Igot into my one and only physical fight when I was in seventh grade. It was right after school let out, the other boy was called Nathan, and moments before I launched at him, he knocked the books out of my brother Casey’s hands and called him “retarded”.
More than 20 years after that scuffle, I still wonder how often Casey, a now 35-year-old autistic man, is called that word. Given the current political landscape, I’m certain he’s going to start hearing it more often.
The R-word is in a new era of prominence in rightwing, chronically online circles – especially on 4chan and X. A favorite of those who currently hold power or stand to gain power under Donald Trump’s second administration, the slur is being used with gleeful relish to belittle and mock ideological enemies.

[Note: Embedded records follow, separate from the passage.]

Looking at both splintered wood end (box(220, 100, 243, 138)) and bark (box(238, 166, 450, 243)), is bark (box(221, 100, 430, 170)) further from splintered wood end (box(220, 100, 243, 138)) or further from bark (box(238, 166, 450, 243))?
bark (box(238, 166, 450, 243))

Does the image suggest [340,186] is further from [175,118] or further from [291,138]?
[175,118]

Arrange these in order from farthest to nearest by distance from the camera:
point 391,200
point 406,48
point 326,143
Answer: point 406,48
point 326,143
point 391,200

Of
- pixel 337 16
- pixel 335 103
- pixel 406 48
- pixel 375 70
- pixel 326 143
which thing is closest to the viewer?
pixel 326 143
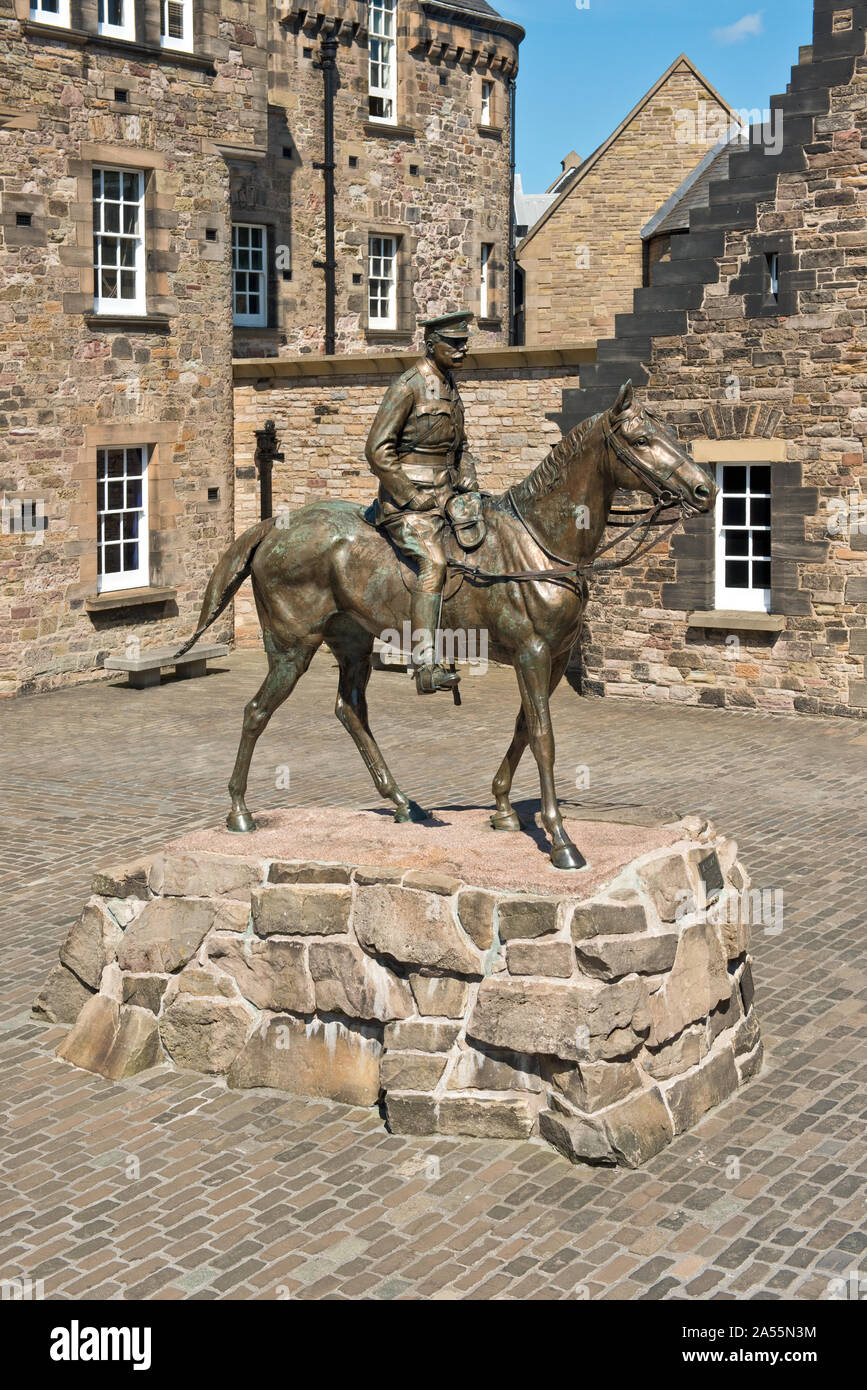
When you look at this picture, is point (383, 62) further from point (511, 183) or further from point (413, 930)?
point (413, 930)

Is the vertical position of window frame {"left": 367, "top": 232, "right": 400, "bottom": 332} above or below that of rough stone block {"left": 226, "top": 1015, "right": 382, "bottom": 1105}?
above

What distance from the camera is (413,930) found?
7227 mm

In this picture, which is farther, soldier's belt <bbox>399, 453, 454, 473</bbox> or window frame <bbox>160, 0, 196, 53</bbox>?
window frame <bbox>160, 0, 196, 53</bbox>

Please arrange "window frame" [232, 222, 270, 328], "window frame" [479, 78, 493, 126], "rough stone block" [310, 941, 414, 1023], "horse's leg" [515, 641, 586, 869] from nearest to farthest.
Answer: "rough stone block" [310, 941, 414, 1023]
"horse's leg" [515, 641, 586, 869]
"window frame" [232, 222, 270, 328]
"window frame" [479, 78, 493, 126]

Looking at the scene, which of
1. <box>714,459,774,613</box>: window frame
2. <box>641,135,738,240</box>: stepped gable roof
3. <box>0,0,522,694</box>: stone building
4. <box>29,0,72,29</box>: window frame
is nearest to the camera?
<box>714,459,774,613</box>: window frame

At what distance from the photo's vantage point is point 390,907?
731cm

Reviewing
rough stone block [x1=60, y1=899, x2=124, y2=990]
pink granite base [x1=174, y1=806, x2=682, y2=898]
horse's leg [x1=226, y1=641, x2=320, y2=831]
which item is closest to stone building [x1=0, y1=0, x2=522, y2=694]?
horse's leg [x1=226, y1=641, x2=320, y2=831]

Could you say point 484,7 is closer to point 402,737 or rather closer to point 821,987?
point 402,737

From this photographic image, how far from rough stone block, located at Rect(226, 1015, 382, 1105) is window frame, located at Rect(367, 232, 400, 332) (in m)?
20.8

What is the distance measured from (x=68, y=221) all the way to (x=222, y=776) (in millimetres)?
8601

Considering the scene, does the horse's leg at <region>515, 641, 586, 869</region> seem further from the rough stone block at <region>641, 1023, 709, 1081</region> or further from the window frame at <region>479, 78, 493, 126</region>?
the window frame at <region>479, 78, 493, 126</region>

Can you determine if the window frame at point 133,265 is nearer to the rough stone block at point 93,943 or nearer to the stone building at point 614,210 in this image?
the stone building at point 614,210

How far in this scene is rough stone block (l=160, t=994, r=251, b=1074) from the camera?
7.85m

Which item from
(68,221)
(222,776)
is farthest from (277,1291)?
(68,221)
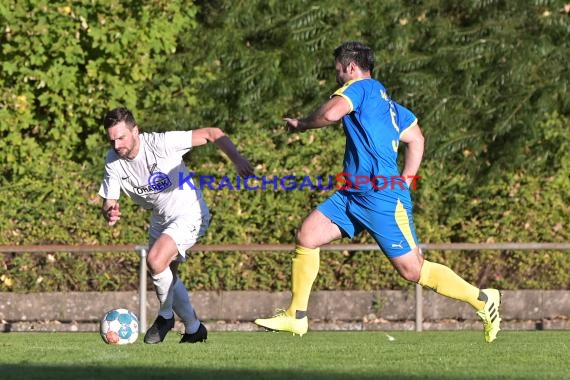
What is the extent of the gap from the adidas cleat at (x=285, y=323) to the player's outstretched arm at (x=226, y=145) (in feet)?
3.44

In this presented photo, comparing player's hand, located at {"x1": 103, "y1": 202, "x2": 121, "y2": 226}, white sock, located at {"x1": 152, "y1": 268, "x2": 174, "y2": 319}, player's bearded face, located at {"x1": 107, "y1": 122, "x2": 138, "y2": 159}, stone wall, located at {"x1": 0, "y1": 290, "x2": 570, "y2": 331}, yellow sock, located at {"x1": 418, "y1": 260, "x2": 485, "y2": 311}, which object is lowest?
stone wall, located at {"x1": 0, "y1": 290, "x2": 570, "y2": 331}

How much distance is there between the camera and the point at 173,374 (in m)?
7.50

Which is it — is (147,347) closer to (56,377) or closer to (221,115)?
(56,377)

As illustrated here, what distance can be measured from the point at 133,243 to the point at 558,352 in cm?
680

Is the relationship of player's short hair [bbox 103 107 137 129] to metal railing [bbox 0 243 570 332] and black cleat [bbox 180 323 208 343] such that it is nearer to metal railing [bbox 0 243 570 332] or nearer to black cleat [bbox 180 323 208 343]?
black cleat [bbox 180 323 208 343]

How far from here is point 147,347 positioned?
32.2 ft

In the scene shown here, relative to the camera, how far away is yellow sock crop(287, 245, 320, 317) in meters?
9.48

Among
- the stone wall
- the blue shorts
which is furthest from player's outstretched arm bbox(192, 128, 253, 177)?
the stone wall

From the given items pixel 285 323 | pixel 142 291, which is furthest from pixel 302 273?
pixel 142 291

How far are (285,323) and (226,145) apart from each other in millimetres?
1350

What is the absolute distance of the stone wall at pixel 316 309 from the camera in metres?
14.6

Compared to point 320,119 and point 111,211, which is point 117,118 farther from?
point 320,119

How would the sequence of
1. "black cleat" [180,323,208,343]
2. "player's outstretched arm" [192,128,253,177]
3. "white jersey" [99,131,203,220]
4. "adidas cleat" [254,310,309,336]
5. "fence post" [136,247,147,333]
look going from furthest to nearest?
"fence post" [136,247,147,333], "black cleat" [180,323,208,343], "white jersey" [99,131,203,220], "adidas cleat" [254,310,309,336], "player's outstretched arm" [192,128,253,177]

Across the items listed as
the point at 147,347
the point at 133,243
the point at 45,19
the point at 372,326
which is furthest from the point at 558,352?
the point at 45,19
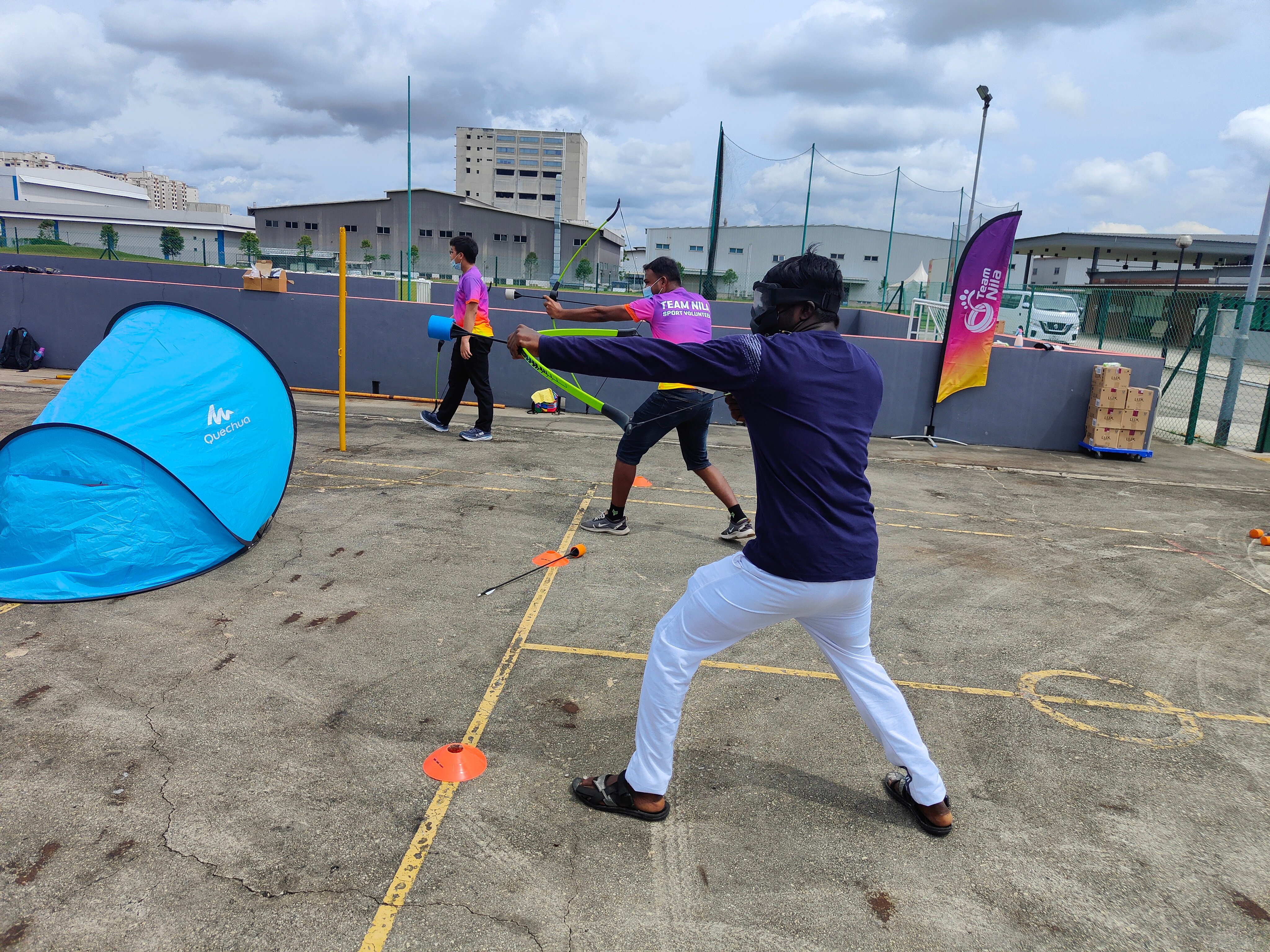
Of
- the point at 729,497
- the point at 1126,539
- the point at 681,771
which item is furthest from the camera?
the point at 1126,539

In the past year, Elon Musk has used the R-word at least 16 times on X. He thought Ben Stiller was one for endorsing Kamala Harris; so was the Facebook co-founder Dustin Moskovitz for comparing Tesla to Enron.
Elsewhere, brash, right-leaning personalities such as the political commentator Dave Rubin, and Dasha Nekrasova and Anna Khachiyan of the podcast Red Scare, frequently throw the word around with provocative irreverence, attempting to discredit those who don’t align with their politics.
Trump reportedly used the word to denigrate both Joe Biden and Harris in private conversations during the 2024 election. When Trump won in November, a “top banker” told Financial Times: “I feel liberated. We can say ‘retard’ and ‘pussy’ without the fear of getting cancelled.” (Interestingly, this banker chose to remain anonymous.)
I’ve spent my life on the lookout for this word: how it shrinks people with intellectual disabilities down to a caricature, incorrectly depicting them as incapable of coherence and, ironically enough, social decorum; how it communicates a lack of respect for their humanity. It’s just something that you do when you have an autistic brother. And while the slur was certainly more prevalent when we were teenagers in the early 2000s, this resurgence is still menacing, not least because I can’t fight Musk after class.
Right now, the right wants a word that stings, and the R-word does the trick, according to Dr Kelly Wright, an experimental sociolinguist, lexicographer and assistant professor at the University of Wisconsin. In the 2000s, disability advocates waged a moderately successful social campaign to stop kids (and everyone else) from using the slur. Now, its proponents cling to it because of its taboo nature, lauding it as a victory over censorship by the woke mob (like the insults “libtard”, “fucktard” and “gaytard” before it).“Conservatives are empowered … People struggle with holding back what they actually want to say, so there’s something psychologically ‘freeing’ for this group of empowered people to be able to be like: ‘I’m going to punch up my words with something edgy and get attention,’” said Wright, whose work focuses on self-censorship, or the ways we limit ourselves when speaking.